(Source extract)
————————

- Born: Eyyub Balaməmməd oğlu Bəşirov December 12, 1925 Xol Qarabucaq, Salyan, Azerbaijan SSR, Transcaucasian SFSR, USSR
- Died: November 7, 2017 (aged 91)
- Citizenship: USSR Azerbaijan
- Scientific career
- Fields: Animal husbandry

= Eyyub Bashirov =

Azerbaijani biologist-scientist, academician

Eyyub Balamammad oglu Bashirov (Eyyub Balaməmməd oğlu Bəşirov; December 12, 1925 – November 7, 2017) was an Azerbaijani biologist-scientist, academician, president of Association of Animal husbandry of Azerbaijan, real member of the Russian Academy of International Quality Problems and member of the board of the Council of Elders of Azerbaijan Republic.

== Biography ==
Eyyub Bashirov was born on December 12, 1925, in Xol Qarabucaq village of Salyan (now Neftchala District). He graduated from Salyan Pedagogical Technical School in 1943 with distinctive marks and began his teaching career. Eyyub Bashirov, admitted to the Zootechnic Faculty of the Azerbaijan Agricultural Institute in 1945, was transferred to the third course of the Zootechnical faculty of the Moscow State Agricultural Academy named after Kliment A. Timiryazev two years later as a distinguished student. After graduating from the academy, Eyyub returned to Azerbaijan and served in the development of animal husbandry, agrarian science and folk medicine. In 1953, he graduated from the All-Union Institute of Animal Husbandry and received his scientific degree of candidate of sciences in 1954.

————————

(Information given)
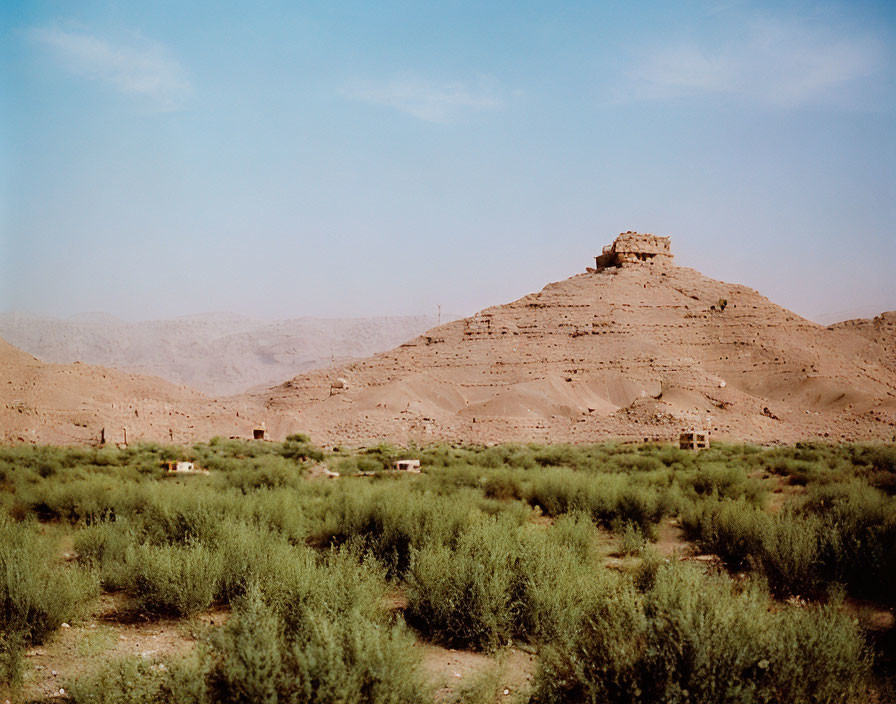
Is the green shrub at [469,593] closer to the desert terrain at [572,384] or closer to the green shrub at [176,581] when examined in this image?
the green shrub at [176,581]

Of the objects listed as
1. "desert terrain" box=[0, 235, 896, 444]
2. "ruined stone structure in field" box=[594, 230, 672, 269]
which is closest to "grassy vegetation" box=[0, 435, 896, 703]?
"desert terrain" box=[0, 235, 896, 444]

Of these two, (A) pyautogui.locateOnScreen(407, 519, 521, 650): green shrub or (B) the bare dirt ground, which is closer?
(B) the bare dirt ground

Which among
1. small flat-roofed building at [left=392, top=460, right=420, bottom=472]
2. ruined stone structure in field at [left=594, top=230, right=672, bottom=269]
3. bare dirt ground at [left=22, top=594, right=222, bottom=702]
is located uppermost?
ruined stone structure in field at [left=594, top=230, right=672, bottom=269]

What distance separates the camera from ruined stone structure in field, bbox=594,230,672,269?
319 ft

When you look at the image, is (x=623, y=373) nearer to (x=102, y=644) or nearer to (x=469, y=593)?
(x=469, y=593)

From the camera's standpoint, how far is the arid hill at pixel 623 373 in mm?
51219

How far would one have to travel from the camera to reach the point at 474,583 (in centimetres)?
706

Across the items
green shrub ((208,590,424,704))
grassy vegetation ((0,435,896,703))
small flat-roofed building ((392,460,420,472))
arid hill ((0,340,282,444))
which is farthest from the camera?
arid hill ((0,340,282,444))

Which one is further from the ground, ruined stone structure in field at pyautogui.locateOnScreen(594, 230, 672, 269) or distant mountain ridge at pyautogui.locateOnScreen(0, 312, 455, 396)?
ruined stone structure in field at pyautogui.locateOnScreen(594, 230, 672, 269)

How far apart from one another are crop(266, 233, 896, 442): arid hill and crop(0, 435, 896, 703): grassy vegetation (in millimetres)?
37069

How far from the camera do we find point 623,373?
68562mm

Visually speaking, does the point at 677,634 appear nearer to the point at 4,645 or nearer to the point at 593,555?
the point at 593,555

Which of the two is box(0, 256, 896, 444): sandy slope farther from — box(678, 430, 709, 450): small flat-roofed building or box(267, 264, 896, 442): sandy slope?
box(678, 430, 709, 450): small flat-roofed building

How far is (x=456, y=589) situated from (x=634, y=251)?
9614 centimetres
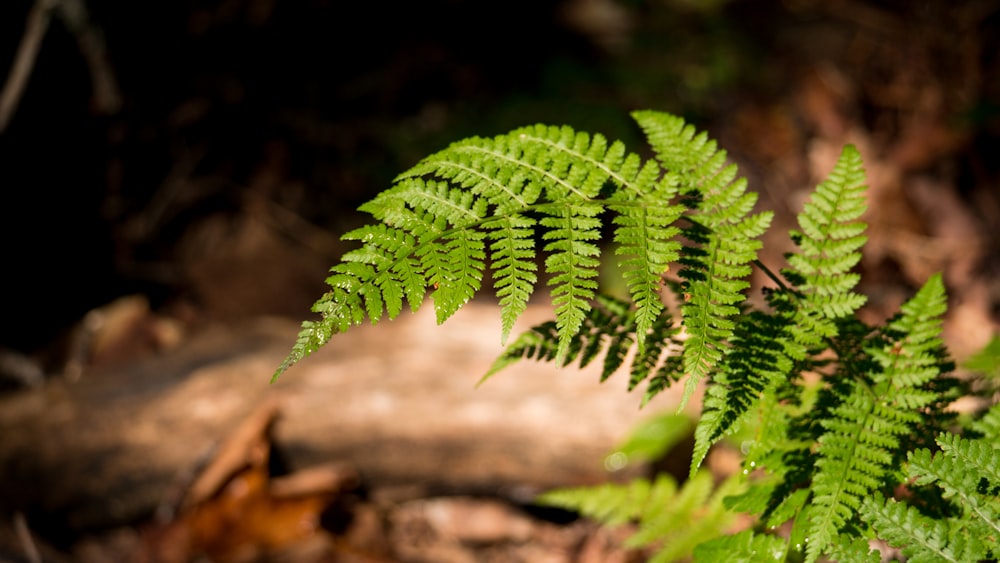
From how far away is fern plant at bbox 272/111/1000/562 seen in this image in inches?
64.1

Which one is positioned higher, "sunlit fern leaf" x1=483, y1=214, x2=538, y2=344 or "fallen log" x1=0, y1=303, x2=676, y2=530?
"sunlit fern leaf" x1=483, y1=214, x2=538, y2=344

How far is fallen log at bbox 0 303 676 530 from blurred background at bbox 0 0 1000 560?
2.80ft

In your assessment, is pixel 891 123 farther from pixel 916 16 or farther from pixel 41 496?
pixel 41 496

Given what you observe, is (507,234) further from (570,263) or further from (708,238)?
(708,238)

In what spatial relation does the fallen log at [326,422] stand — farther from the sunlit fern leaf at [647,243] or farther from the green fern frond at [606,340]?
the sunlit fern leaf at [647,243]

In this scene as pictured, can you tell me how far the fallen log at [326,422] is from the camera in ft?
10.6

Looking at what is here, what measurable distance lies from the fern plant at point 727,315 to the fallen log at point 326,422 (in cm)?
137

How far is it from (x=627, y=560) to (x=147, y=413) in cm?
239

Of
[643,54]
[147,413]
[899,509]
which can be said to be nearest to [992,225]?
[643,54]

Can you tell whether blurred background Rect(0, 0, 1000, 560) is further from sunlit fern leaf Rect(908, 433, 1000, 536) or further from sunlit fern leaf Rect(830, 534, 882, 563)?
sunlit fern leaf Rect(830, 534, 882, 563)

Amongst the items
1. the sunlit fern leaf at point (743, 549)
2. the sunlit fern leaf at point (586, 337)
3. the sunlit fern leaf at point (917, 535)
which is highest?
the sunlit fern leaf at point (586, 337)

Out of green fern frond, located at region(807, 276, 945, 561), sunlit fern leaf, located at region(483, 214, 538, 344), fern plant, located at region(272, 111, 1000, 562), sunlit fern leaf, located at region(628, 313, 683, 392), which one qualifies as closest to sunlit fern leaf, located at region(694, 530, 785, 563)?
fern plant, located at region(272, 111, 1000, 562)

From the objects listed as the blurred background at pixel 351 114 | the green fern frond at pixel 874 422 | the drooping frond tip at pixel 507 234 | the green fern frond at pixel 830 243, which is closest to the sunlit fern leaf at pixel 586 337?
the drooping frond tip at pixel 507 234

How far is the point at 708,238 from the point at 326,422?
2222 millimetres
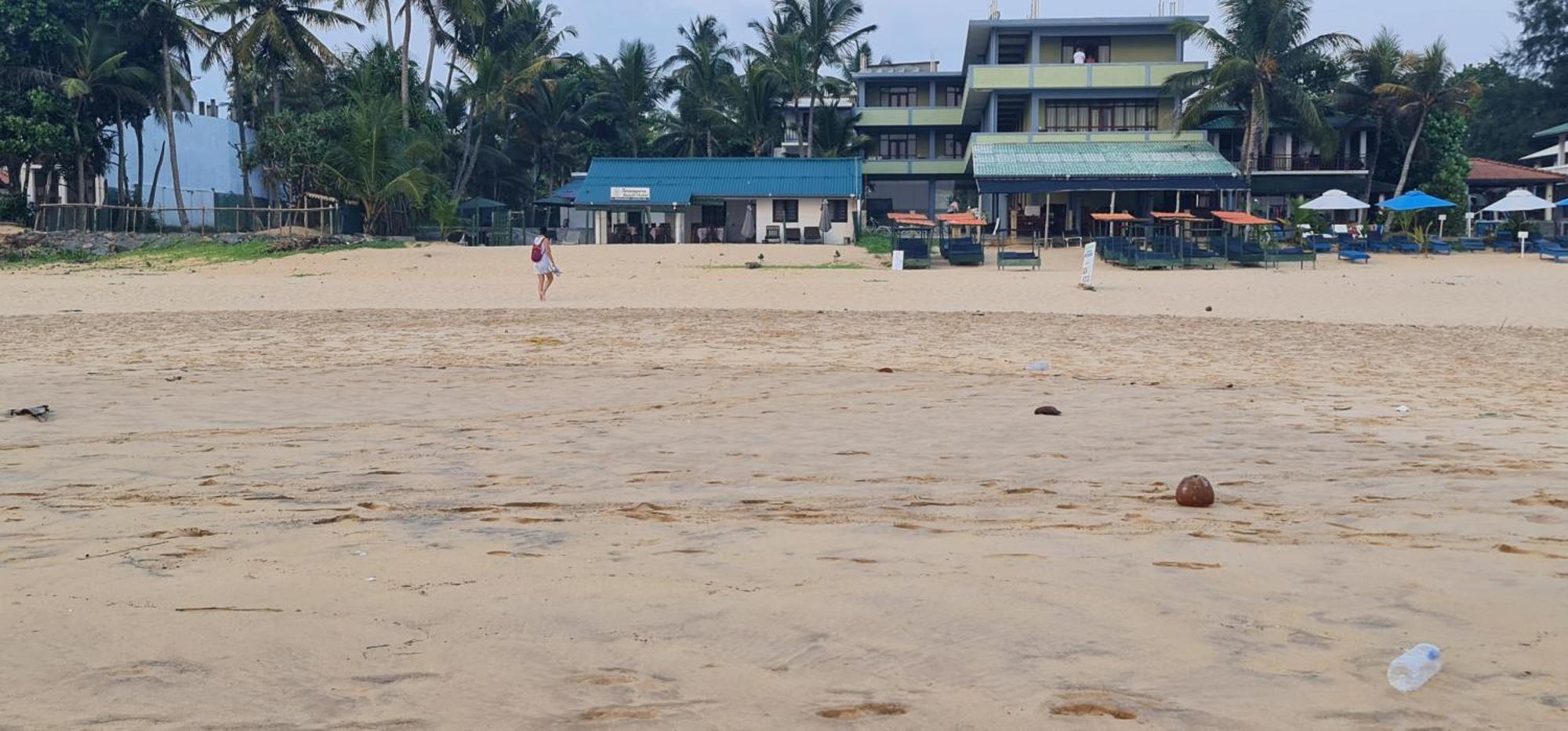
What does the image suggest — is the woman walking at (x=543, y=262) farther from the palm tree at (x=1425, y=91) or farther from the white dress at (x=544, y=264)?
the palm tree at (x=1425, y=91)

————————

Please reproduce the Eyyub Bashirov text word for word, starting at "- Born: Eyyub" and ending at "of Azerbaijan Republic.".

(The completed task)
- Born: Eyyub Balaməmməd oğlu Bəşirov December 12, 1925 Xol Qarabucaq, Salyan, Azerbaijan SSR, Transcaucasian SFSR, USSR
- Died: November 7, 2017 (aged 91)
- Citizenship: USSR Azerbaijan
- Scientific career
- Fields: Animal husbandry

= Eyyub Bashirov =

Azerbaijani biologist-scientist, academician

Eyyub Balamammad oglu Bashirov (Eyyub Balaməmməd oğlu Bəşirov; December 12, 1925 – November 7, 2017) was an Azerbaijani biologist-scientist, academician, president of Association of Animal husbandry of Azerbaijan, real member of the Russian Academy of International Quality Problems and member of the board of the Council of Elders of Azerbaijan Republic.